* [Written problem] Here are records with pictures in them. Copy all of them exactly and leave the pictures out.

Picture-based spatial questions
○ ○ ○

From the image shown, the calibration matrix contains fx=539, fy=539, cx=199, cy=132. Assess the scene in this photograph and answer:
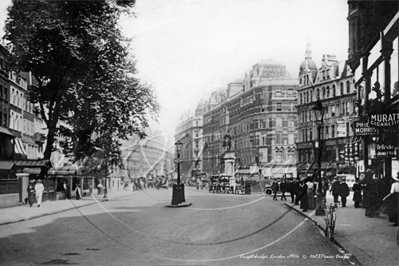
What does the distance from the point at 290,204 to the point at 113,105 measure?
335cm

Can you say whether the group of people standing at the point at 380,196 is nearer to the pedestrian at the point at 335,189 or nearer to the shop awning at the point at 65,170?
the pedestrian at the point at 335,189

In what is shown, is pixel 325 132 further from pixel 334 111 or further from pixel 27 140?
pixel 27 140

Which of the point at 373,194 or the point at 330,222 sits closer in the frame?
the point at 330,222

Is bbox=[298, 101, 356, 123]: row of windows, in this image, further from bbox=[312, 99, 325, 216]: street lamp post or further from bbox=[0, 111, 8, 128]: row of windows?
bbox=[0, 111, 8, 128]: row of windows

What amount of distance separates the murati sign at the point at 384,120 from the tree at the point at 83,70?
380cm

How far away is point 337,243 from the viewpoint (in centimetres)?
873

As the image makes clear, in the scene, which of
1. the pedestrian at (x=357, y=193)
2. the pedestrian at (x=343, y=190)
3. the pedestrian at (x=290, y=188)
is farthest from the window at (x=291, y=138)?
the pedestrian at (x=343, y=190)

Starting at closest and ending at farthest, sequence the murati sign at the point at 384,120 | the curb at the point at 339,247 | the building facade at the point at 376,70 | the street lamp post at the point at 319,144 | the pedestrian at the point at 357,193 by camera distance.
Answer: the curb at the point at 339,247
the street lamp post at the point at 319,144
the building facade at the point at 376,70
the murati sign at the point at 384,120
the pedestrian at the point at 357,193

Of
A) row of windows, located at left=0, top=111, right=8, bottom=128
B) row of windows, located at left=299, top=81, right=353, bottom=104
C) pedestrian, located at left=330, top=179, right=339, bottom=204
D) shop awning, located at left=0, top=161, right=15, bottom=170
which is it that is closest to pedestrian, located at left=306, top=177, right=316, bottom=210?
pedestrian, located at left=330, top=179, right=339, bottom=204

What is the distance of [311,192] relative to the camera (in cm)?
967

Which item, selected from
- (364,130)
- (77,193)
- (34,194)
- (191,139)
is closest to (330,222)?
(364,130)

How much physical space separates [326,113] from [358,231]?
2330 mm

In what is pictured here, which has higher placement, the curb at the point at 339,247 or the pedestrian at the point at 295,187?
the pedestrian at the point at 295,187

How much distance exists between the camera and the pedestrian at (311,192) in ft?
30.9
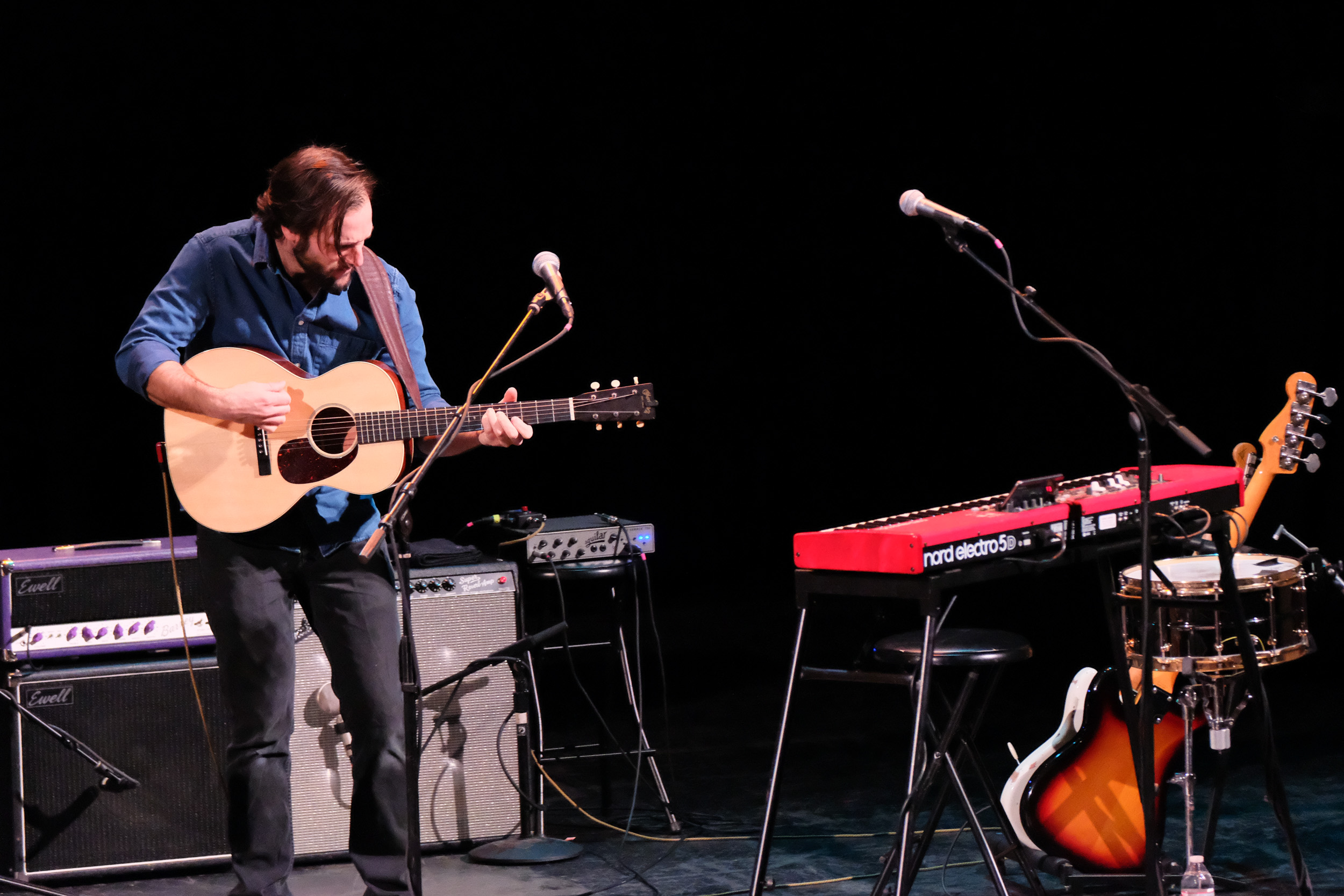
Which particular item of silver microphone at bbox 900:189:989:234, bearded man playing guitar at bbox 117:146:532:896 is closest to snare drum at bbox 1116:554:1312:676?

○ ○ ○

* [Solution below]
From the image shown, the calibration matrix contains fx=539, fy=539, cx=199, cy=132. Assess the scene in this photograph and answer:
What does the distance from the point at 290,204 to the point at 113,105 measure?
335cm

Can you say whether the group of people standing at the point at 380,196 is nearer to the pedestrian at the point at 335,189 or nearer to the shop awning at the point at 65,170?
the pedestrian at the point at 335,189

In what is shown, is pixel 325 132 further from pixel 334 111 or further from pixel 27 140?
pixel 27 140

Which of the point at 373,194 or the point at 330,222 sits closer in the frame?
the point at 330,222

Is bbox=[298, 101, 356, 123]: row of windows, in this image, further from bbox=[312, 99, 325, 216]: street lamp post or further from bbox=[0, 111, 8, 128]: row of windows?
bbox=[0, 111, 8, 128]: row of windows

What amount of distance separates the murati sign at the point at 384,120 from the tree at the point at 83,70?
380cm

How far away is point 337,243 from the viewpoint (in centimetres)?
873

As the image makes clear, in the scene, which of
1. the pedestrian at (x=357, y=193)
2. the pedestrian at (x=343, y=190)
3. the pedestrian at (x=290, y=188)
is farthest from the window at (x=291, y=138)?
the pedestrian at (x=343, y=190)

Starting at closest and ending at farthest, sequence the murati sign at the point at 384,120 | the curb at the point at 339,247 | the building facade at the point at 376,70 | the street lamp post at the point at 319,144 | the pedestrian at the point at 357,193 by camera distance.
Answer: the curb at the point at 339,247
the street lamp post at the point at 319,144
the building facade at the point at 376,70
the murati sign at the point at 384,120
the pedestrian at the point at 357,193

Of
A) row of windows, located at left=0, top=111, right=8, bottom=128
B) row of windows, located at left=299, top=81, right=353, bottom=104
C) pedestrian, located at left=330, top=179, right=339, bottom=204
D) shop awning, located at left=0, top=161, right=15, bottom=170
which is it that is closest to pedestrian, located at left=306, top=177, right=316, bottom=210?
pedestrian, located at left=330, top=179, right=339, bottom=204

What is the distance of [311,192] relative to the camera (in cm)?
967

Which item, selected from
- (364,130)
- (77,193)
- (34,194)
- (191,139)
is closest to (330,222)?
(364,130)

How much physical space separates [326,113] from [358,231]?
2330 mm

In what is pictured here, which has higher placement, the curb at the point at 339,247 or the pedestrian at the point at 295,187?
the pedestrian at the point at 295,187

How much distance exists between the camera and the pedestrian at (311,192) in ft?
30.9
Which particular item of silver microphone at bbox 900:189:989:234, bearded man playing guitar at bbox 117:146:532:896 is closest to snare drum at bbox 1116:554:1312:676?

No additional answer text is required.